Elasticsearch - change number of shards for index template
Intro
These instructions are primarily for OpenShift logging but should apply to any
Elasticsearch installation by removing the OpenShift specific bits. They also
apply to Elasticsearch 2.x for OpenShift 3.4 -> 3.10, so may require
some tweaking to work with ES 5.x. The instructions assume your logging
namespace is logging
- use openshift-logging
with OpenShift 3.10 and later.
The default number of shards per index for OpenShift logging is 1, which is by design not to break very large deployments with a large number of indices, where the problem is having too many shards. However, for deployments with a small number of very large indices, this can be problematic. Elasticsearch recommends keeping shard size under 50GB, so increasing the number of shards per index can help with that.
Steps
Identify the index pattern you want to increase sharding for.
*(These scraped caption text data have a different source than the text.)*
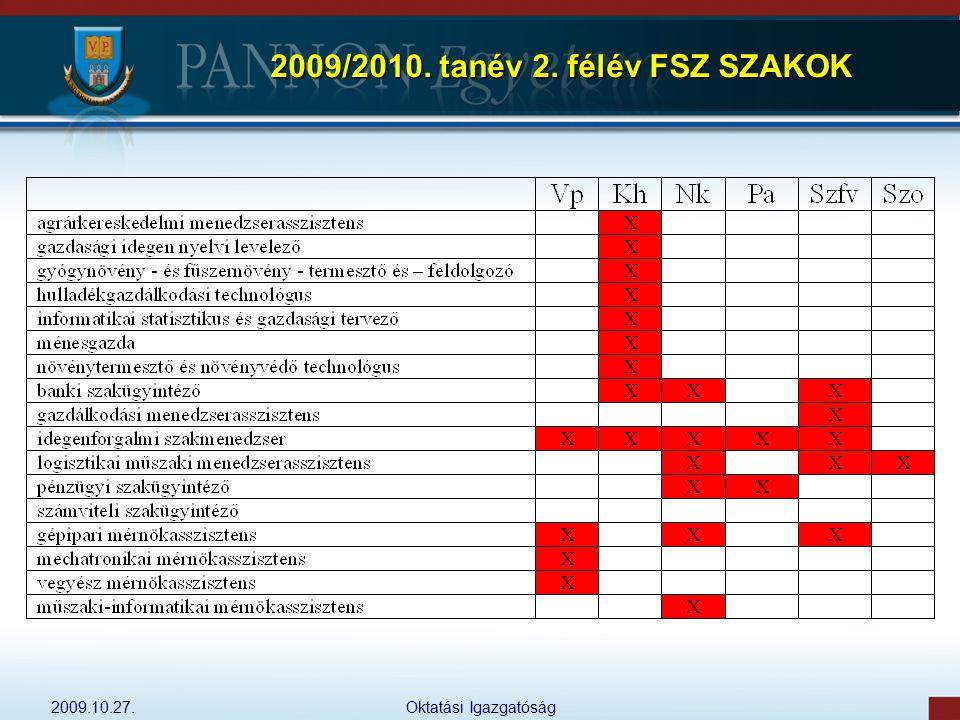 2009.10.27.Oktatási Igazgatóság 2009/2010. tanév 2. félév FSZ SZAKOK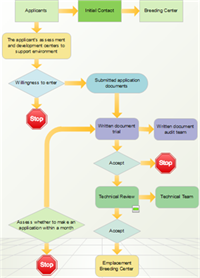 How to Create a Fantastic Flowchart (with Pictures) - Image 8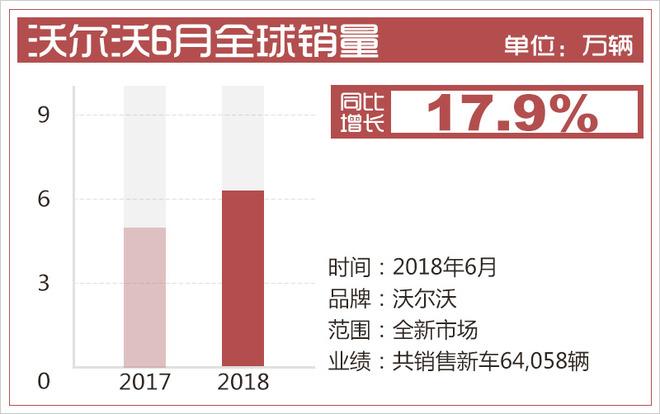 沃尔沃1-6月全球销量近32万 中国市场增长18.4%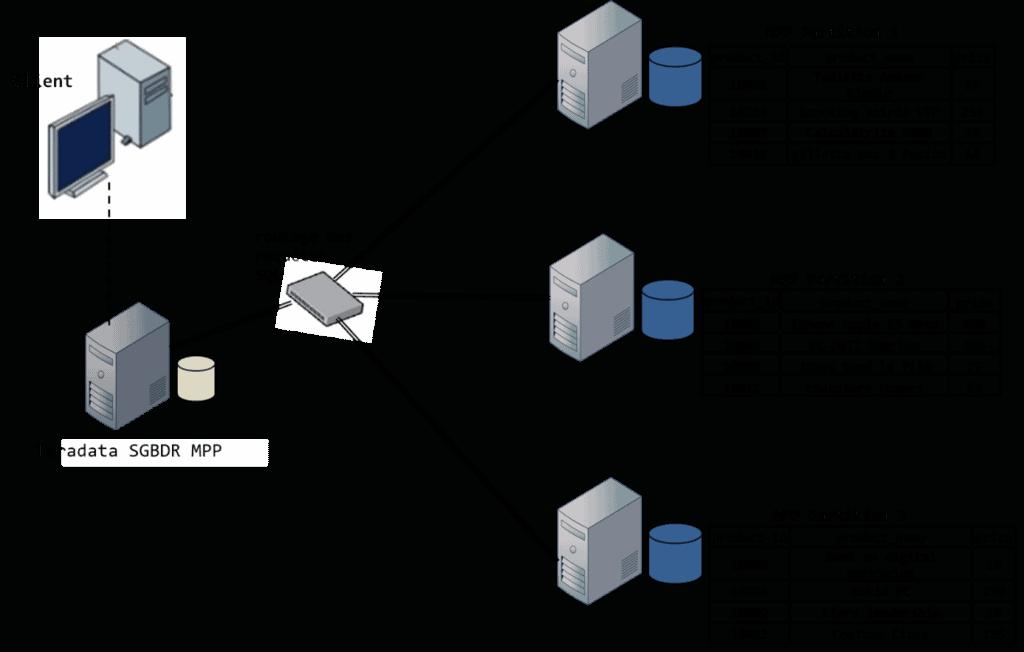 base de données SQL distribuée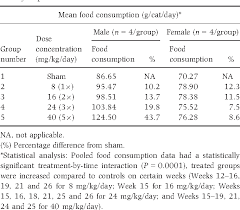 Table 1 From Safety Tolerability And Pharmacokinetics Of 6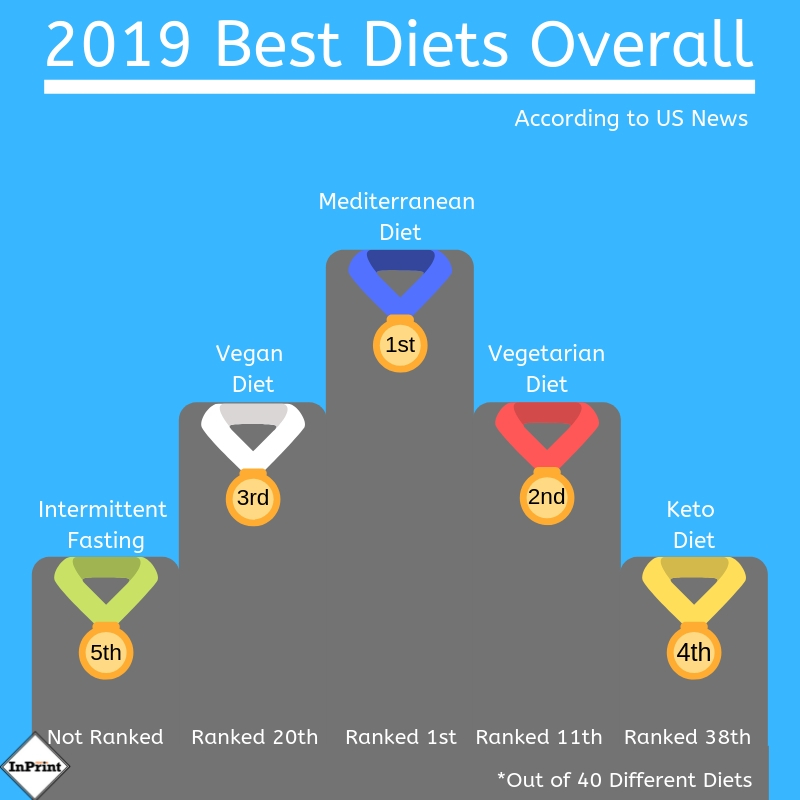 Ranking of the best diets according to US News.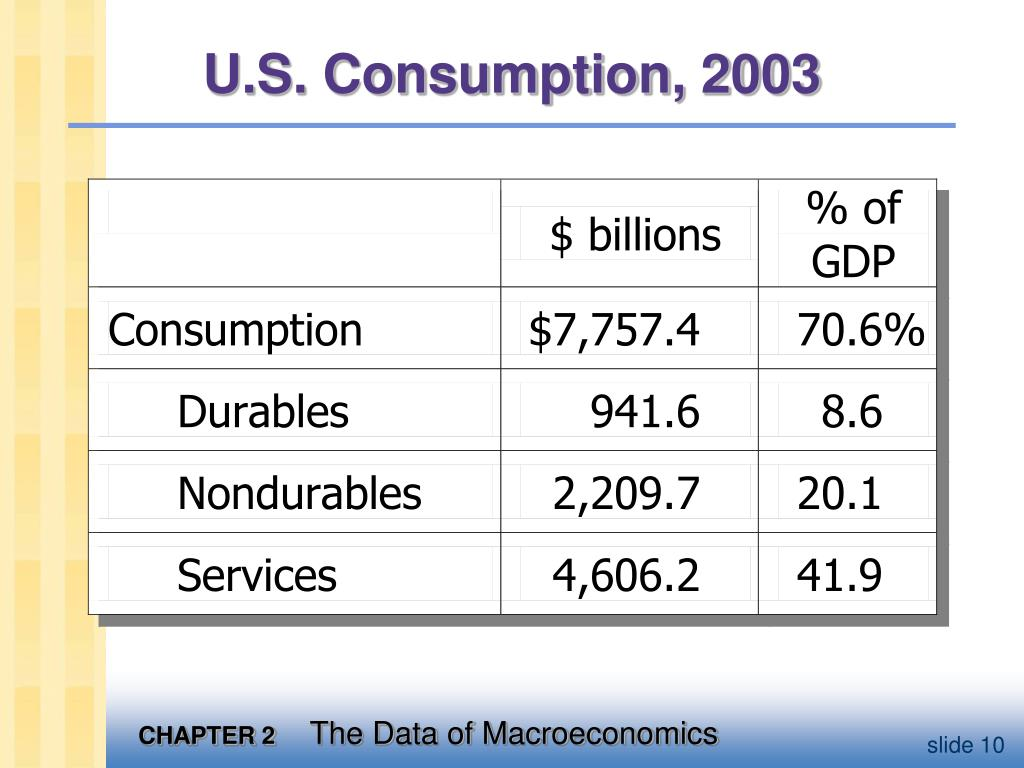 U.S. Consumption, 2003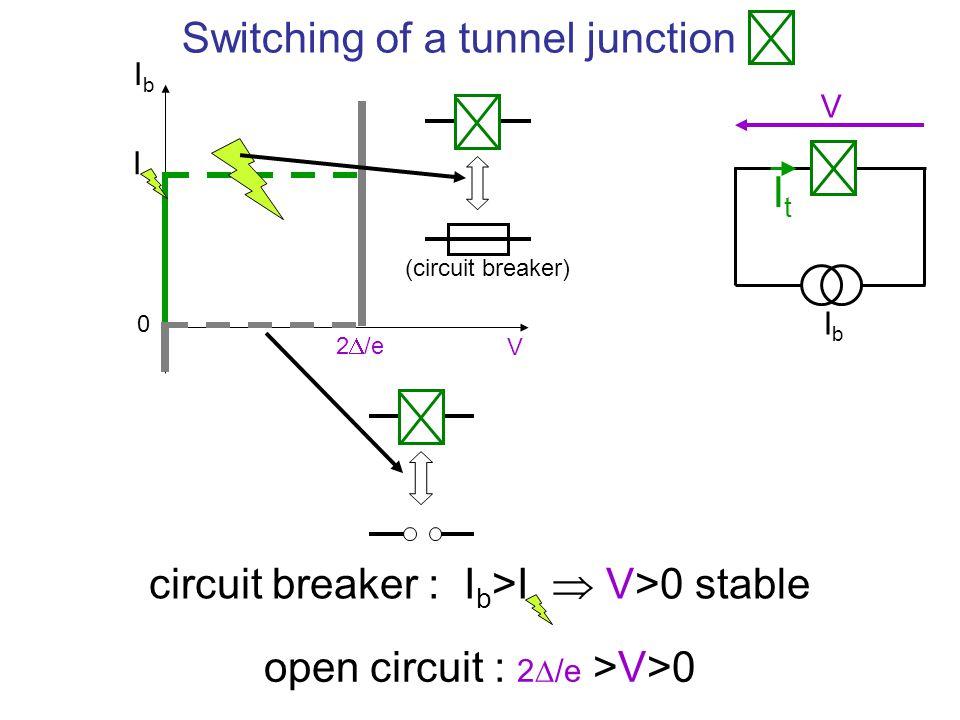 IbIb V 0 I 2  /e Switching of a tunnel junction. ItIt V IbIb circuit breaker : I b >I  V>0 stable (circuit breaker) open circuit : 2  /e >V>0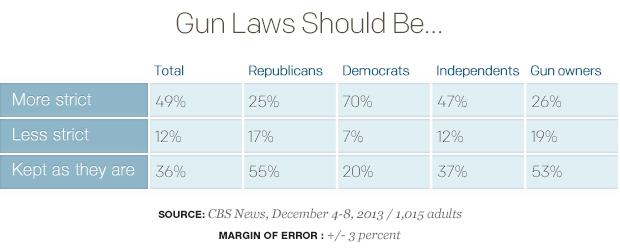 Gun-Laws-Should-Be-2_table.jpg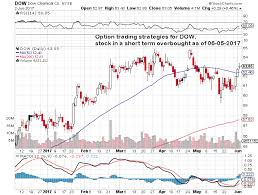 Option Trading Strategies For Stock Symbol Dow Stock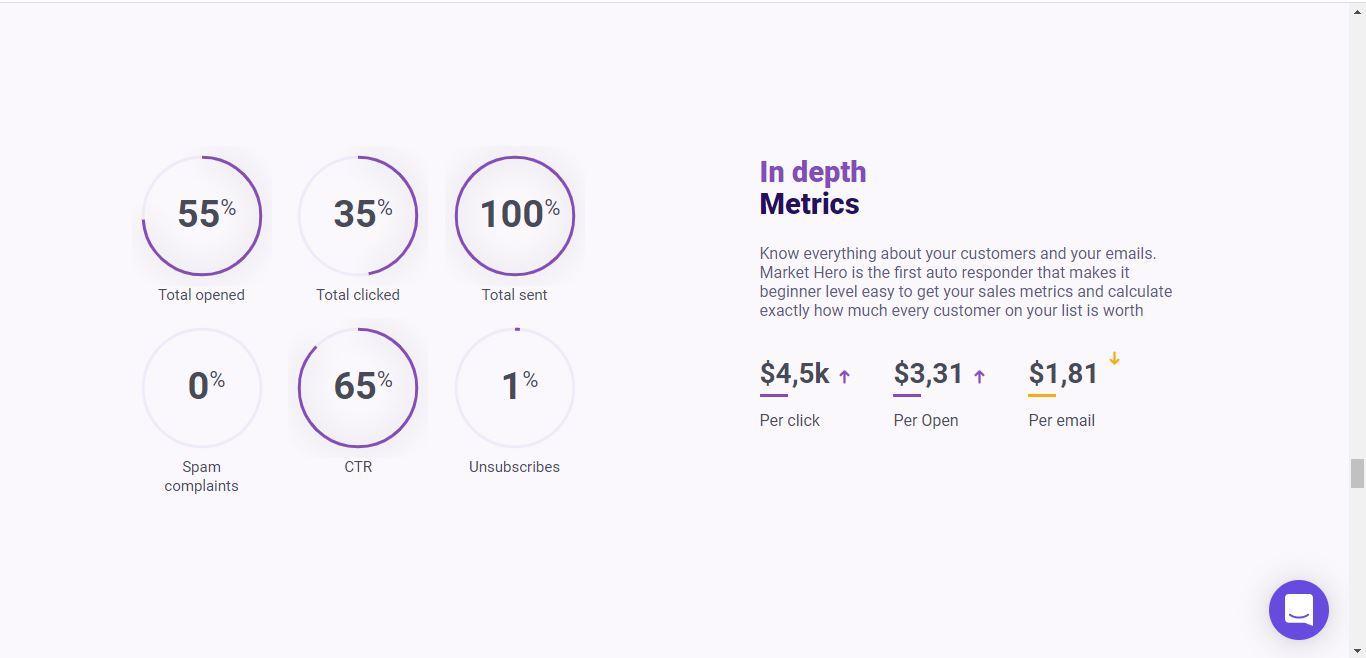 market hero metrics 2
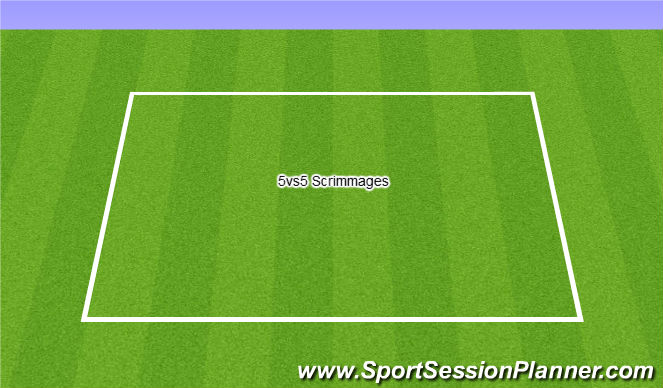 Football/Soccer Session Plan Drill (Colour): 5vs5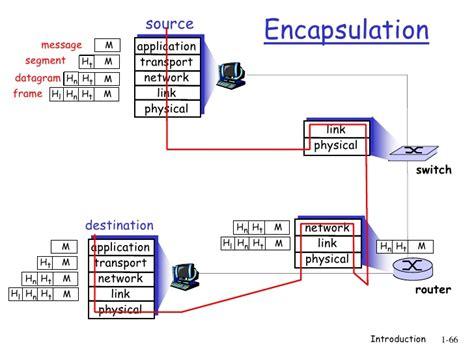 tutorial hack jaringan lan tutorial jaringan komputer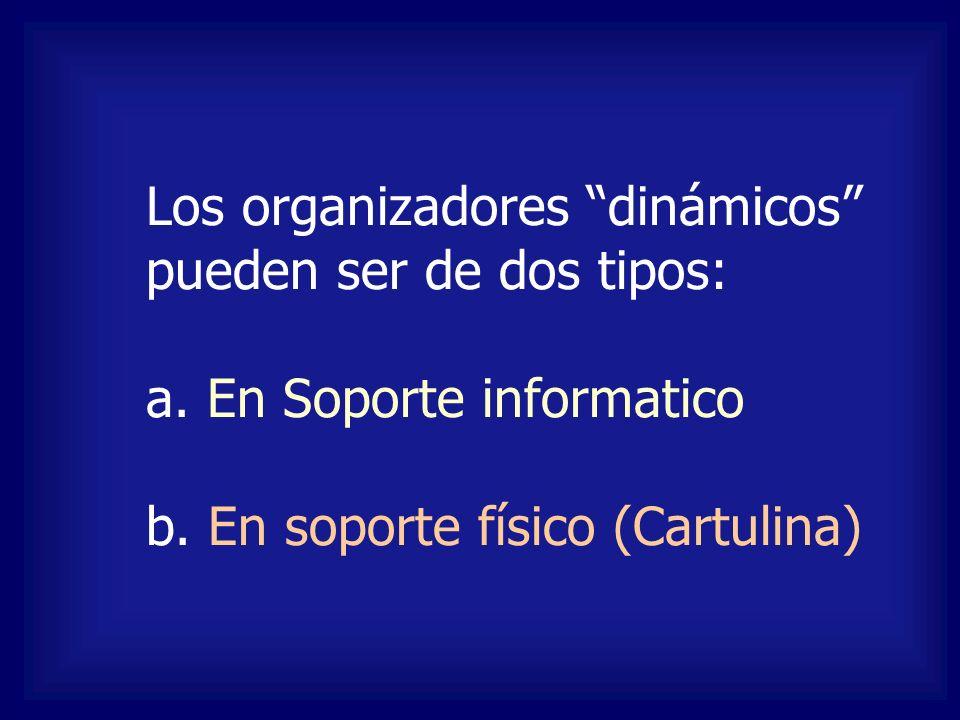 Los organizadores dinámicos pueden ser de dos tipos: a. En Soporte informatico b. En soporte físico (Cartulina)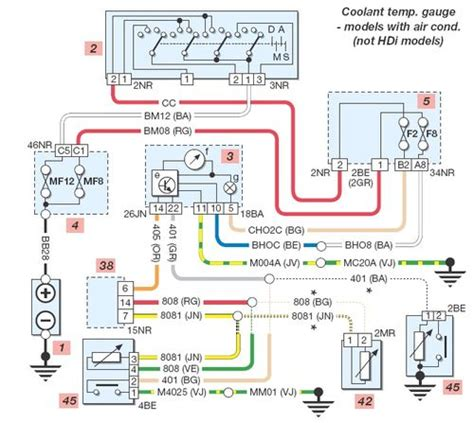 peugeot  wiring diagram wiring diagram service manual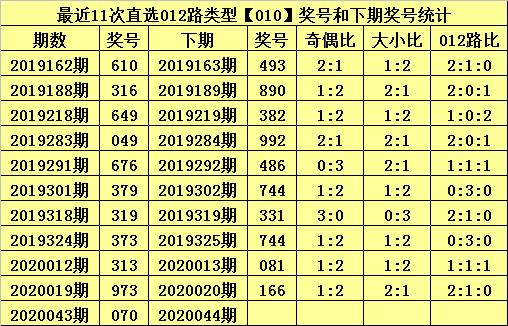 [新浪彩票]甜瓜排列三第20044期:百位预计2路号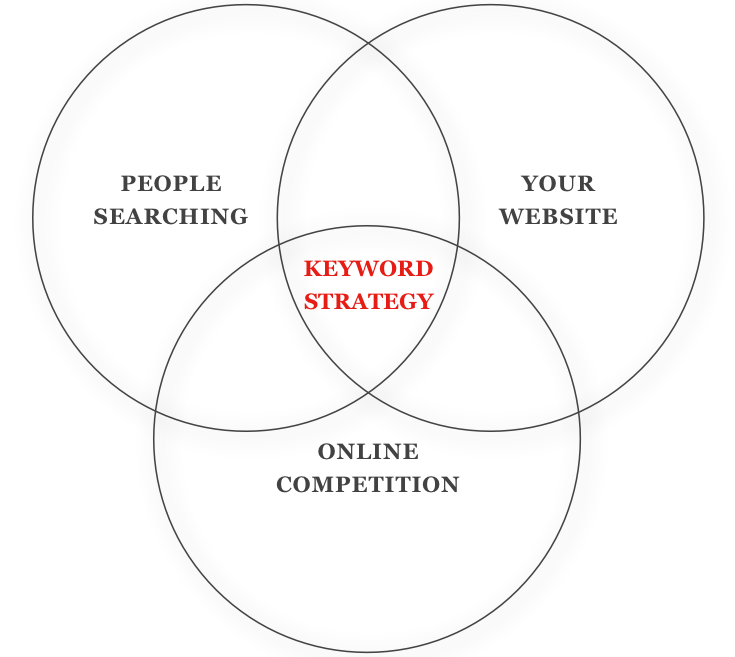The 3 circles of keyword strategy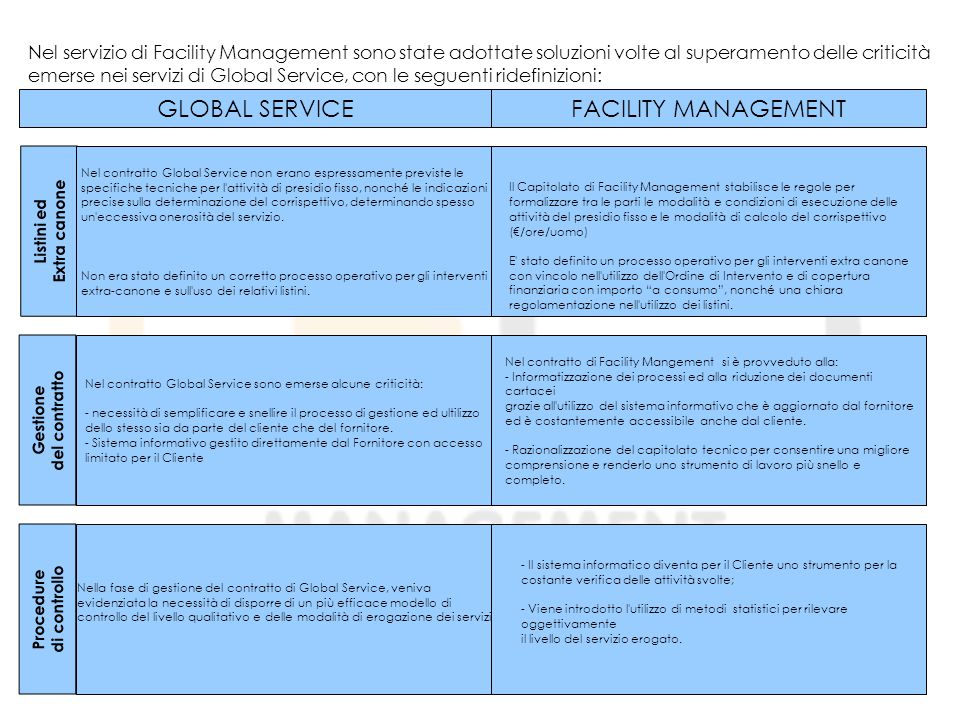 GLOBAL SERVICE FACILITY MANAGEMENT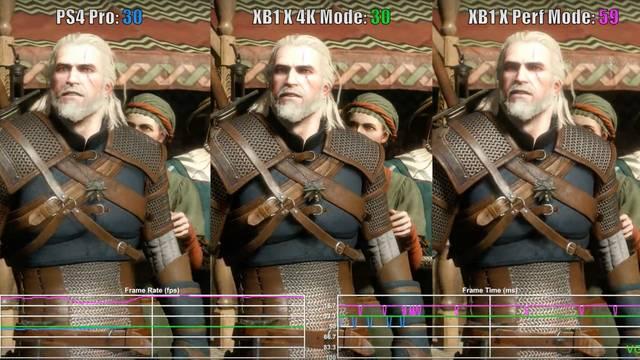 Comparan el rendimiento de The Witcher 3 en PS4 Pro y Xbox One X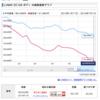 Lumix G9 PROが大暴落! 13万円台目前な件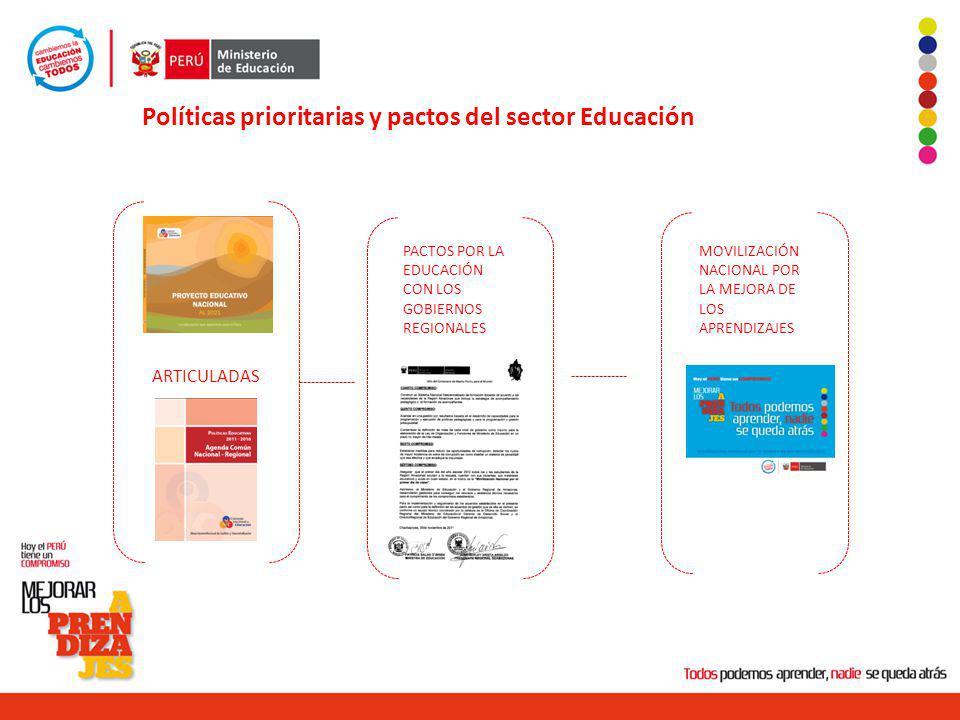 Políticas prioritarias y pactos del sector Educación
For
OpenShift logging this will be .operations.*
or project.*
. If there are
specific projects that typically generate much more data than others, and you
need to keep the number of shards down, you can shard very specific patterns
e.g. project.this-project-generates-too-many-logs.*
. If you don’t anticipate
having many namespaces/project/indices, you can just use project.*
.
Create a JSON file for each index pattern, like this:
{
"order": 20,
"settings": {
"index": {
"number_of_shards": 3
}
},
"template": ".operations.*"
}
Call this one more-shards-for-operations-indices.json
.
{
"order": 20,
"settings": {
"index": {
"number_of_shards": 3
}
},
"template": "project.*"
}
Call this one more-shards-for-project-indices.json
.
Load these into Elasticsearch. You’ll need the name of one of the Elasticsearch pods:
oc get -n logging pods -l component=es
Pick one and call it $espod
. If you have a separate OPS cluster, you’ll need
to identify one of the es-ops Elasticsearch pods too, for the .operations.*
indices:
oc get -n logging pods -l component=es-ops
Pick one and call it $esopspod
.
Load the file more-shards-for-project-indices.json
into $espod
:
file=more-shards-for-project-indices.json
cat $file | \
oc exec -n logging -i -c elasticsearch $espod -- \
curl -s -k --cert /etc/elasticsearch/secret/admin-cert \
--key /etc/elasticsearch/secret/admin-key \
https://localhost:9200/_template/$file -XPUT -d@- | \
python -mjson.tool
Load the file more-shards-for-operations-indices.json
into $esopspod
, or
$espod
if you do not have a separate OPS cluster:
file=more-shards-for-operations-indices.json
cat $file | \
oc exec -n logging -i -c elasticsearch $esopspod -- \
curl -s -k --cert /etc/elasticsearch/secret/admin-cert \
--key /etc/elasticsearch/secret/admin-key \
https://localhost:9200/_template/$file -XPUT -d@- | \
python -mjson.tool
NOTE The settings will not apply to existing indices. You will need to perform a reindexing for that to work. However, it is usually not a problem, as the settings will apply to new indices, and curator will eventually delete the old ones.
Results
To see if this is working, wait until new indices are created, and use the
_cat
endpoints to view the new indices/shards:
oc exec -c elasticsearch $espod -- \
curl -s -k --cert /etc/elasticsearch/secret/admin-cert \
--key /etc/elasticsearch/secret/admin-key \
https://localhost:9200/_cat/indices?v
health status index pri rep docs.count docs.deleted store.size pri.store.size
green open project.kube-service-catalog.d5dbe052-903c-11e8-8c22-fa163e6e12b8.2018.07.26 3 0 1395 0 2.2mb 2.2mb
The pri
value is now 3
instead of the default 1
. This means there are 3
shards for this index. You can also check the shards
endpoint:
oc exec -c elasticsearch $espod -- \
curl -s -k --cert /etc/elasticsearch/secret/admin-cert \
--key /etc/elasticsearch/secret/admin-key \
https://localhost:9200/_cat/shards?v
index shard prirep state docs store ip node
project.kube-service-catalog.d5dbe052-903c-11e8-8c22-fa163e6e12b8.2018.07.26 1 p STARTED 596 683.3kb 10.131.0.8 logging-es-data-master-vksc2fwe
project.kube-service-catalog.d5dbe052-903c-11e8-8c22-fa163e6e12b8.2018.07.26 2 p STARTED 590 652.6kb 10.131.0.8 logging-es-data-master-vksc2fwe
project.kube-service-catalog.d5dbe052-903c-11e8-8c22-fa163e6e12b8.2018.07.26 0 p STARTED 602 628.1kb 10.131.0.8 logging-es-data-master-vksc2fwe
This lists the 3 shards for the index. If you have multiple Elasticsearch
nodes, you should see more than one node listed in the node
column of the
_cat/shards
output.